La ragione dell’azione era dunque quella di impedire che le unità immobiliari, acquistate dal marito in regime di comunione legale, potessero essere annoverate nella categoria dei cd. “beni personali” di cui all’art. 179, co. I. lett. B) cod.civ. («Non costituiscono oggetto della comunione e sono beni personali del coniuge: …b) i beni acquistati successivamente al matrimonio per effetto della donazione o successione, quando nell’atto di liberalità o nel testamento non è specificato che essi sono attribuibili alla comunione»), poiché sottratte al regime di comunione.

In tale contesto, il Tribunale Capitolino aveva accolto favorevolmente la domanda della moglie, poiché il prezzo d’acquisto delle unità immobiliari de quibus non risultava –  a dire del Giudice di prime cure – pagato versando il profitto della vendita di beni che potevano senz’altro dirsi ”personali” ai sensi dell’art. 179.

In sede di gravame, tuttavia, la Corte d’Appello di Roma aveva riformato la sentenza del Giudice di prime cure, richiamando un più recente indirizzo giurisprudenziale, secondo cui: “la partecipazione del coniuge all’atto di acquisto da parte dell’altro, accompagnata dalla mancata contestazione da parte del primo in ordine alla natura personale del bene di cui si tratta, costituirebbe una presunzione iuris et de iure di esclusione della contitolarità dell’acquisto”.

In buona sostanza, in senso diametralmente opposto a quello del Tribunale, la Corte d’Appello di Roma, pur rilevando che il marito aveva espressamente ricondotto il trasferimento delle unità immobiliari ad un atto di liberalità – poiché a suo dire la compravendita immobiliare dissimulava una donazione -, con la conseguenza di ricomprendere le porzioni immobiliari che ne avevano formato oggetto, nella categoria dei beni personali di cui all’art. 179, lettera b), c.c., aveva espressamente precisato che la specifica, mancata, contestazione giudiziale del suddetto profilo da parte della moglie, era circostanza da sola sufficiente ad escludere la possibilità, che le proprietà acquistate dal marito fossero da sottoporsi al regime di comunione legale.

Proposto dunque ricorso in Cassazione, la Suprema Corte, sulla scorta della decisione della Corte d’Appello, ha precisato che: “la Corte di merito ha escluso che, l’allegazione relativa alla riconducibilità del predetto trasferimento ad un atto di liberalità – con conseguente ricomprensione dei beni che ne furono oggetto nella categoria dei beni personali di cui all’arft. 179, lett.
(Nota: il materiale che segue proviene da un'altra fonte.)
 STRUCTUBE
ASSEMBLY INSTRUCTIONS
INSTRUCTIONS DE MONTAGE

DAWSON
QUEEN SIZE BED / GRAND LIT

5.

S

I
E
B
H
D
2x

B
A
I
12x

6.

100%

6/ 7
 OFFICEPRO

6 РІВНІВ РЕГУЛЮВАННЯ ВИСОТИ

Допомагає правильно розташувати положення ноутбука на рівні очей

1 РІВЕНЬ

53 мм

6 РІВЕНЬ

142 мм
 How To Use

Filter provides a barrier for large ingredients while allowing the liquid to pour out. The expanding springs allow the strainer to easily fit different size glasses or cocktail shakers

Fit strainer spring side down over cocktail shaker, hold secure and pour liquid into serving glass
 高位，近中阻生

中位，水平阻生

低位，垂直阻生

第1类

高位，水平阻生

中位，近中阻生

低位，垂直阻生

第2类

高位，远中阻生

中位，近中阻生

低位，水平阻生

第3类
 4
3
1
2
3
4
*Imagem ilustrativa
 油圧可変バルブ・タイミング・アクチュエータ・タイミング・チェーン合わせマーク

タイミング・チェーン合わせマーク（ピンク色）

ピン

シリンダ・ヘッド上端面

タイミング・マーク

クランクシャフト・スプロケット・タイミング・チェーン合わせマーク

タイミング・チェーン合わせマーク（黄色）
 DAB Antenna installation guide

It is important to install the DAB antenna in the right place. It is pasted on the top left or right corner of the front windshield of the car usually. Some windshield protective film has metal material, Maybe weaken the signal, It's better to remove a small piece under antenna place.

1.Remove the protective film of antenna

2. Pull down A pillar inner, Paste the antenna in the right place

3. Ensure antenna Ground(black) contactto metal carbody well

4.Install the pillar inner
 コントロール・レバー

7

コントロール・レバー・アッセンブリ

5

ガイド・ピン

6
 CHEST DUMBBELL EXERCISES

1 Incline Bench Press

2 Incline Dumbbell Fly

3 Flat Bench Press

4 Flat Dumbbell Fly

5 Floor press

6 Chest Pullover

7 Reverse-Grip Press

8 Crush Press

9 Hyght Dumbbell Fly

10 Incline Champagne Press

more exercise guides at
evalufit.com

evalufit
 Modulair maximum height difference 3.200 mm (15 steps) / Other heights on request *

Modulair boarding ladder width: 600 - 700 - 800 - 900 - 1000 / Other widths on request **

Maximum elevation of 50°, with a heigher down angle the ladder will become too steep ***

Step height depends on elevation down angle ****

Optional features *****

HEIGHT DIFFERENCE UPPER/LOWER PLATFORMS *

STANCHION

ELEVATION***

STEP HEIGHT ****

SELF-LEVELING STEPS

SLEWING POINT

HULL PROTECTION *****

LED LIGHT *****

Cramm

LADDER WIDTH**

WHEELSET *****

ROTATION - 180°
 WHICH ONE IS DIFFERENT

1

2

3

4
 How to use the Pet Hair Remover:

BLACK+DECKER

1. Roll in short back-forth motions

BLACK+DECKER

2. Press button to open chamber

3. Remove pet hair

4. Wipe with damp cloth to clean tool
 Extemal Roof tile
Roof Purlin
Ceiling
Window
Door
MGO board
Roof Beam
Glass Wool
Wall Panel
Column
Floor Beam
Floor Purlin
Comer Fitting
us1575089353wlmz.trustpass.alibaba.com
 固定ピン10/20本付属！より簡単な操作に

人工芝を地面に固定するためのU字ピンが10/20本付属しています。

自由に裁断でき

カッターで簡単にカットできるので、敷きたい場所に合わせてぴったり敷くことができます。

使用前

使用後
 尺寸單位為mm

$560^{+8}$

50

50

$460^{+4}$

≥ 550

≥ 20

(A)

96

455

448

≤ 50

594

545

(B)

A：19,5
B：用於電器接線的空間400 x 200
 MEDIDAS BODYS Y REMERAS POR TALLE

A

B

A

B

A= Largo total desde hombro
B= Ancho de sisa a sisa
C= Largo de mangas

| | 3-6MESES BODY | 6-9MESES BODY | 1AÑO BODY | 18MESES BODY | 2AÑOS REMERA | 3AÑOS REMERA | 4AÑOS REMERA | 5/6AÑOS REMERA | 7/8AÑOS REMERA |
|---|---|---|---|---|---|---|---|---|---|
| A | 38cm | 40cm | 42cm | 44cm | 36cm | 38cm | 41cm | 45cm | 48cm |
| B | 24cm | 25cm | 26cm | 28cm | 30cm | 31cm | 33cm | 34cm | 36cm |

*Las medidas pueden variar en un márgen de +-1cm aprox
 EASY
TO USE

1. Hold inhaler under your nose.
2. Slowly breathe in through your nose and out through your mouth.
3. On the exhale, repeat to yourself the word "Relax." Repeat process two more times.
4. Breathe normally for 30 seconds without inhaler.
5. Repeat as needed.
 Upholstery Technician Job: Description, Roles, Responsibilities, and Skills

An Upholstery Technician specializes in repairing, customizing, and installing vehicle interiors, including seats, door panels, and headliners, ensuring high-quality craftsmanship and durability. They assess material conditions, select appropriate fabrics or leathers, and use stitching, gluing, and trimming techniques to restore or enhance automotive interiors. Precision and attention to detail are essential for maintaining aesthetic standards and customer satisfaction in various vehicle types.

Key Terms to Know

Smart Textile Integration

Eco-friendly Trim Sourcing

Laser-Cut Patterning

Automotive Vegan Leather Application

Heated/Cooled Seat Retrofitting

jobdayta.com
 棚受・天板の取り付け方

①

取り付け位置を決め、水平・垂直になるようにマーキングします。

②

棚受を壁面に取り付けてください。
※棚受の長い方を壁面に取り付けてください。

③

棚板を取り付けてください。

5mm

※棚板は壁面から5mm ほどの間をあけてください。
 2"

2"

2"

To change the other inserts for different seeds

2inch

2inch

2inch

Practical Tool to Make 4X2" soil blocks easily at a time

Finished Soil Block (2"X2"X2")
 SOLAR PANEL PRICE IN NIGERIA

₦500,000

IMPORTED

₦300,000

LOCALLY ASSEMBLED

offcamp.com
B), cod civ., comunque esclusi dalla comunione legale fra i coniugi – fosse stata specificamente contestata. A tale argomentazione nessun elemento viene contrapposto dalla odierna ricorrente al di là di un generico e marginale riferimento alla confutazione dekka tesi della donazione contenuta negli atti difensivi della P. nel giudizio di merito, in assenza di alcuna concreta contestazione cui possa attribuirsi il valore di una reale specifica censura”.

Ragionando in questi termini, possiamo pertanto affermare che, in ipotesi di acquisto immobiliare da parte dei coniugi, in regime di comunione legale, se il pagamento del prezzo di acquisto è stato versato nell’intento di dissimulare una donazione, la riconducibilità del predetto trasferimento ad un atto di liberalità dovrà essere specificamente contestata, poiché, in difetto, i beni oggetto di trasferimento dovranno necessariamente essere ricompresi nella categoria dei beni personali di cui all’art. 179, lett. B), non senza dimenticare, in ogni caso, che per l’eventualità il ricorso sarà dichiarato inammissibile.